_Written request_
Copy the passage on the timeliness of a Tax Court petition in full, word for word.

_Passage to read_
§ §
In Tilden, the IRS moved to dismiss the case based on the ground that the USPS Tracking data showed the petition was mailed on the 92nd day.

In his objection, the taxpayer disagreed, arguing that this was a situation covered by Reg. 301.7502-1(c)(1)(iii)(B)(1).  That regulation states:

(B) Postmark made by other than U.S. Postal Service.–(1) In general.–If the postmark on the envelope is made other than by the U.S. Postal Service–

(i) The postmark so made must bear a legible date on or before the last date, or the last day of the period, prescribed for filing the document or making the payment; and

(ii) The document or payment must be received by the agency, officer, or office with which it is required to be filed not later than the time when a document or payment contained in an envelope that is properly addressed, mailed, and sent by the same class of mail would ordinarily be received if it were postmarked at the same point of origin by the U.S. Postal Service on the last date, or the last day of the period, prescribed for filing the document or mailing the payment.

The taxpayer argued that the stamps.com mailing label, combined with the Form 3800, was a “postmark” not made by the USPS that legibly showed a date that was the 90th day and that the 8-day period between the 90th day and receipt by the Tax Court was when mail of such class would “ordinarily be received”.  Thus, under the regulation, the petition was timely filed.
§ §
(Dataset records)
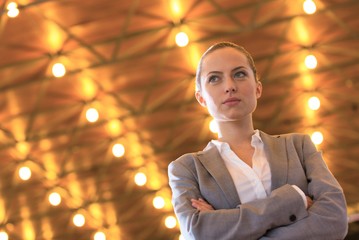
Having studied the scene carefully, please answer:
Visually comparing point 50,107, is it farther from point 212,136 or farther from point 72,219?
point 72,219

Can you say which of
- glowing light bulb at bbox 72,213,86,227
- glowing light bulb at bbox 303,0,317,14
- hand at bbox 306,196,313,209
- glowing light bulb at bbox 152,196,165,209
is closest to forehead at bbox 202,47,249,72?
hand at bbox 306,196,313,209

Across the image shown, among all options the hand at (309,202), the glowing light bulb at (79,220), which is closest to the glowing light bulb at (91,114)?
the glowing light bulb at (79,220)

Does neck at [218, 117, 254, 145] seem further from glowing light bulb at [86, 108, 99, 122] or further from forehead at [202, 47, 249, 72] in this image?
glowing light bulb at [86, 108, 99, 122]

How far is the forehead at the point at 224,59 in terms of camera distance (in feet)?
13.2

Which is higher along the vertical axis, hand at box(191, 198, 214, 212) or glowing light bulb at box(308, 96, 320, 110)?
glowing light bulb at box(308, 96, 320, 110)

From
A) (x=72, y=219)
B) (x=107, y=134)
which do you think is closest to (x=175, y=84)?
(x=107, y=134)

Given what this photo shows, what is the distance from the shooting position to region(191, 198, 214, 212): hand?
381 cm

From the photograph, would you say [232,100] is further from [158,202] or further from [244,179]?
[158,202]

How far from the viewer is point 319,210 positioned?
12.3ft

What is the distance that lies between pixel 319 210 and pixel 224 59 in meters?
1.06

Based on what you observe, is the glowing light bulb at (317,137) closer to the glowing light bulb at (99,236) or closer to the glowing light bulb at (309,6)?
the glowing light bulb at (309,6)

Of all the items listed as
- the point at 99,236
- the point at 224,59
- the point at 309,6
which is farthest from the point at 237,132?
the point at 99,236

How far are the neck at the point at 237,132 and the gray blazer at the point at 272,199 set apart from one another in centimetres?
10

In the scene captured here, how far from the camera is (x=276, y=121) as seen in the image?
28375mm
§ §
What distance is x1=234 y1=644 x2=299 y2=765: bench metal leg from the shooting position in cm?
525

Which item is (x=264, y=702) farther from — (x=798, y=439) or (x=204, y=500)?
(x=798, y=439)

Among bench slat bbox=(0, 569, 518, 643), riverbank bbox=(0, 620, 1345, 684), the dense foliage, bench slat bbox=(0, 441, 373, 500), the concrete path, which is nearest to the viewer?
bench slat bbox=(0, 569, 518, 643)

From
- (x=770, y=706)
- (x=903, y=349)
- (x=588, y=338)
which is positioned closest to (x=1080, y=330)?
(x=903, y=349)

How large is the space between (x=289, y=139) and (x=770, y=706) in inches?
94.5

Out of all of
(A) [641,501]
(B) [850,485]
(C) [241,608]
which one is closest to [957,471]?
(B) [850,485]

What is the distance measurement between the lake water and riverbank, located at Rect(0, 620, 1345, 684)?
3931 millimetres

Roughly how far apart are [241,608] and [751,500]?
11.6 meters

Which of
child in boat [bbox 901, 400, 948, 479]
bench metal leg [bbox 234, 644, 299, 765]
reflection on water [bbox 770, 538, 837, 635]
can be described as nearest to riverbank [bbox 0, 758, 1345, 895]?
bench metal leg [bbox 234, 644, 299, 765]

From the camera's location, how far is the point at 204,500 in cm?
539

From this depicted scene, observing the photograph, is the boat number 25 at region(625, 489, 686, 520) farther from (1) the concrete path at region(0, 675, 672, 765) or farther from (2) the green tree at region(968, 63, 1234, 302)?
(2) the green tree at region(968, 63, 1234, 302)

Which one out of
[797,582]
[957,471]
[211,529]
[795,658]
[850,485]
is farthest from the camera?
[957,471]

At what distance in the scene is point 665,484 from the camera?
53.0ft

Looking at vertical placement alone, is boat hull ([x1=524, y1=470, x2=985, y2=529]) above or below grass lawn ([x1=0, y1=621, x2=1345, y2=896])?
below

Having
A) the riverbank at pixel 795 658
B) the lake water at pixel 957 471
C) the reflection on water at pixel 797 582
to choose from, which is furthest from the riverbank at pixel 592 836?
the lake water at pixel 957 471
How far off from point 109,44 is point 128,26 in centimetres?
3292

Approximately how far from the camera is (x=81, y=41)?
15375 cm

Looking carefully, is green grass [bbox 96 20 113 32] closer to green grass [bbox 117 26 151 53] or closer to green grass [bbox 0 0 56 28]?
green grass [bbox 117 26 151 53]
§ §
_Solution to this task_
In Tilden, the IRS moved to dismiss the case based on the ground that the USPS Tracking data showed the petition was mailed on the 92nd day.

In his objection, the taxpayer disagreed, arguing that this was a situation covered by Reg. 301.7502-1(c)(1)(iii)(B)(1).  That regulation states:

(B) Postmark made by other than U.S. Postal Service.–(1) In general.–If the postmark on the envelope is made other than by the U.S. Postal Service–

(i) The postmark so made must bear a legible date on or before the last date, or the last day of the period, prescribed for filing the document or making the payment; and

(ii) The document or payment must be received by the agency, officer, or office with which it is required to be filed not later than the time when a document or payment contained in an envelope that is properly addressed, mailed, and sent by the same class of mail would ordinarily be received if it were postmarked at the same point of origin by the U.S. Postal Service on the last date, or the last day of the period, prescribed for filing the document or mailing the payment.

The taxpayer argued that the stamps.com mailing label, combined with the Form 3800, was a “postmark” not made by the USPS that legibly showed a date that was the 90th day and that the 8-day period between the 90th day and receipt by the Tax Court was when mail of such class would “ordinarily be received”.  Thus, under the regulation, the petition was timely filed.